Re: [PATCH] lglock: make lg_lock_global() actually lock globally

From: Nick Piggin
Date: Thu Aug 26 2010 - 00:23:44 EST


On Wed, Aug 25, 2010 at 02:16:44PM -0600, Jonathan Corbet wrote:
> On Wed, 25 Aug 2010 13:00:59 -0700
> Linus Torvalds <torvalds@xxxxxxxxxxxxxxxxxxxx> wrote:
>
> > Grrr. Same disease as Nick and others. Why do you repeat the subject
> > line in the body? Don't do that. We don't want the summary line twice
> > in the commit message, and we don't want it twice in the email.
> >
> > We simply don't want it twice. Full stop.
>
> Sorry, I just pasted in the "git format-patch" output. Will never ever
> ever do it again I promise cross my heart.
>
> > > lg_lock_global() currently only acquires spinlocks for online CPUs, but
> > > it's meant to lock all possible CPUs.  At Nick's suggestion, change
> > > for_each_online_cpu() to for_each_possible_cpu() to get the expected
> > > behavior.
> >
> > Can you say what this actually matters for? Don't we do stop-machine
> > for CPU hotplug anyway?

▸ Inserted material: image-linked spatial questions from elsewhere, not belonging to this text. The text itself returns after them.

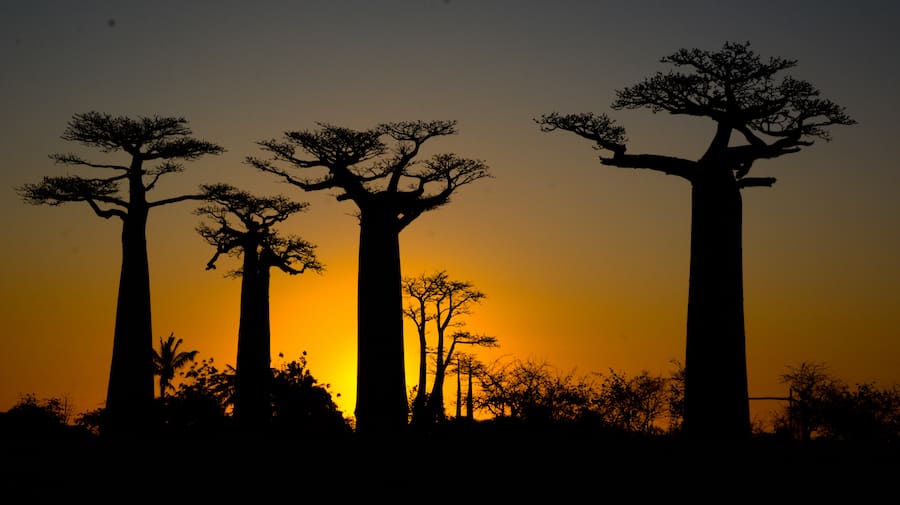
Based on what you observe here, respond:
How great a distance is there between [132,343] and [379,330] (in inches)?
237

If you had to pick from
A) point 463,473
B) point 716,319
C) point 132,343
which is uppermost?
point 132,343

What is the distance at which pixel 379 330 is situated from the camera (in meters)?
20.6

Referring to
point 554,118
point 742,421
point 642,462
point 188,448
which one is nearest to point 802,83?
point 554,118

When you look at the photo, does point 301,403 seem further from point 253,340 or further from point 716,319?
point 716,319

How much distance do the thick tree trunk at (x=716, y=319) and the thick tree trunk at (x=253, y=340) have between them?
11054 mm

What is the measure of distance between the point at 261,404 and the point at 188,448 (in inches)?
361

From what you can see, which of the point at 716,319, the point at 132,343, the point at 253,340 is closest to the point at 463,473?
the point at 716,319

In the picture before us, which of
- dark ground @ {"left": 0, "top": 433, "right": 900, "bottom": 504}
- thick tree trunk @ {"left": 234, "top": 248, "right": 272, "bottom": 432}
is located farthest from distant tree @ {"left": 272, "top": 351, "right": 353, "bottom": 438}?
dark ground @ {"left": 0, "top": 433, "right": 900, "bottom": 504}

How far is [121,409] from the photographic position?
23.0 meters

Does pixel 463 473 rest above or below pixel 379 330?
below

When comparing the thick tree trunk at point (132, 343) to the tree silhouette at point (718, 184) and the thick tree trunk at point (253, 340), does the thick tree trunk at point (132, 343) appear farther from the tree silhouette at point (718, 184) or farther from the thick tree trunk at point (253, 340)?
the tree silhouette at point (718, 184)

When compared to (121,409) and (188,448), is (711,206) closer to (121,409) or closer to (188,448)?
(188,448)

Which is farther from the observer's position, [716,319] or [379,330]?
[379,330]

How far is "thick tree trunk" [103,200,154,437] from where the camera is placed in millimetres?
22953
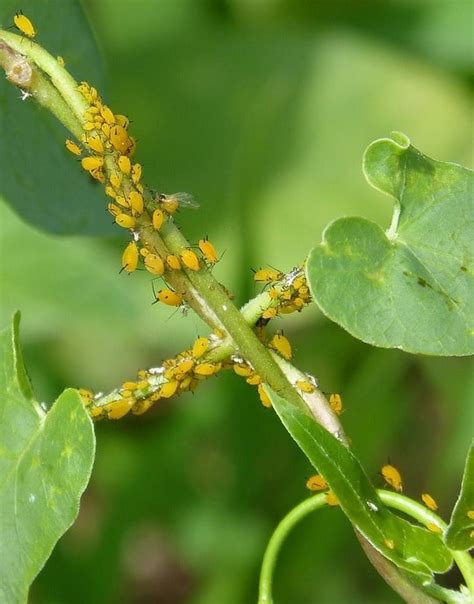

And if we don't, shouldn't we? Exactly because
> > otherwise "for_each_online_cpu()" is always racy (and that has nothing
> > to do with the lglock).
>
> As I understand it from Nick (after I asked him why the two lock
> primitives were identical): the files_lock scalability work puts a
> per-CPU list of open files into each superblock. A CPU can be offlined
> while there are open files in "its" lists, and nothing is done to shift
> those files to a still-online CPU's list. So there will still be
> cross-CPU accesses to those lists as those files are closed; that means
> we need to be sure to acquire locks associated with offline CPUs if we
> want to avoid races.
>
> lg_global_lock_online() is used (only) in the brlock implementation,
> instead. In this case, there's no leftover data if a CPU goes
> offline, so no need to take locks associated with offline CPUs.

Yep, thanks Jon, I owe a bit more documentation in that file, coming up.